Лучших доказательств того, что существуют глубинные причины, объясняющие культурный разрыв между Россией и Западом, вероятно, и не надо. Если, как показывает Марк Йоффе в статье «Концептуальный карнавал: национальные элементы в русском националистическом роке», для поклонников Бориса Гребенщикова сам факт записи его альбома на Западе стал поводом для истерики, то что уж говорить о настоящих, убежденных, идейных консерваторах?
В странах, переживших фашизм, есть осознание того, что его уход не гарантирован навсегда, что он реален. Вспомним немецкий фильм «Волна»: фашистские практики потенциально вокруг нас – в виде неприязни, доходящей до ненависти, или в виде легкости конструирования шмиттианского мира с его неизбежными «чужими». Россия же утратила как ощущение опасности реставрации тоталитаризма, так и бдительность в отношении его очевидных проявлений. Разложение парламентаризма, начавшееся со знаменитой сентенции о том, что парламент не место для дискуссий, и продолжившееся массовым интересом думцев к тому, что следует понимать под нетрадиционным сексом, – одно из них.
Вполне допускаю, что на историю России можно смотреть глазами Карла Шмитта как на бесконечный процесс создания «врагов»: не евреи – так гомосексуалисты; не буржуи – так фальсификаторы истории; не предатели и шпионы – так иностранные агенты. Но ситуация, мне кажется, несколько сложнее. Регулярно воспроизводимая ненависть к Западу удивительным образом соседствует со столь же регулярно дающей о себе знать нормативной зависимостью от него. И именно в этом – одна из причин раздвоенности российской идентичности.
На нормативную зависимость кремлевского дискурса от Запада обращает внимание в своей статье Иво Мийнссен. Описывая свои впечатления от лагеря на Селигере, он отмечает важные детали: взбешенный из-за критической статьи в «New York Times» один из организаторов лагеря Михаил Мамонов; лекция о порочности американского капитализма в исполнении ученого из США и так далее. В статье Марка Йоффе говорится о неизбежности заимствования российским роком музыкальных традиций Запада при одновременной репрезентации Запада как пространства недоступного наслаждения («солнце, бананы и марихуана», с. 129). Даже уже упоминавшийся Дугин эпистемологически зависим от западных концепций, и разорвать эту связь не в силах даже самая жесткая националистическая риторика.
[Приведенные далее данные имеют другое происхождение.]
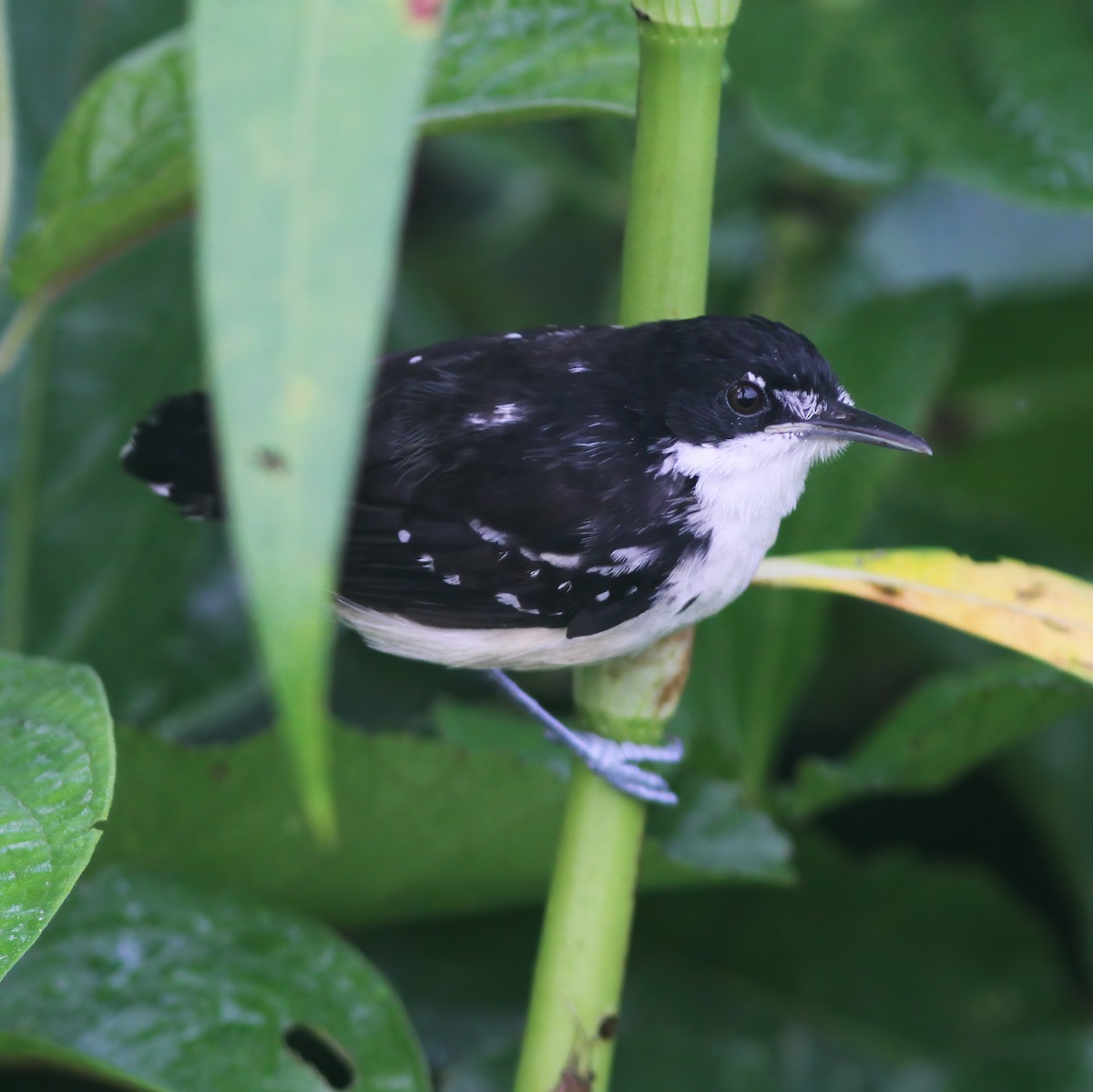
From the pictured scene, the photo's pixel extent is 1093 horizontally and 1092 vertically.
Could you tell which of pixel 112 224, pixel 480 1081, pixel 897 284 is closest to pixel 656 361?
pixel 112 224

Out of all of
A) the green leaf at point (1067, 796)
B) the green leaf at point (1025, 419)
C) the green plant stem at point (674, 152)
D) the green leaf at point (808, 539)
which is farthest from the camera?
the green leaf at point (1025, 419)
В этом контексте становится интересной дискуссия относительно многочисленных попыток обосновать необходимость «национальной» науки (или наук), свободных от европоцентризма. В данном случае мы имеем дело еще с одним мифом, который, как показывает статья Веры Тольц «Петербургское востоковедение начала ХХ века и критика европейской науки о Востоке», уходит своими корнями в советские времена. Понятно, что в основе этих попыток лежит неприятие претензий Европы на универсализацию своего партикулярного опыта. Однако при этом сама попытка построить альтернативу «западной» науке на основании того, что «наши» ученые по своей природе другие (например, не обслуживают интересов своих политических элит), кажется наивной и обреченной на неудачу. Но именно такие подходы воспроизводятся в попытках создать российскую науку о международных отношениях, политологию или социологию с собственным инструментарием и даже методологией.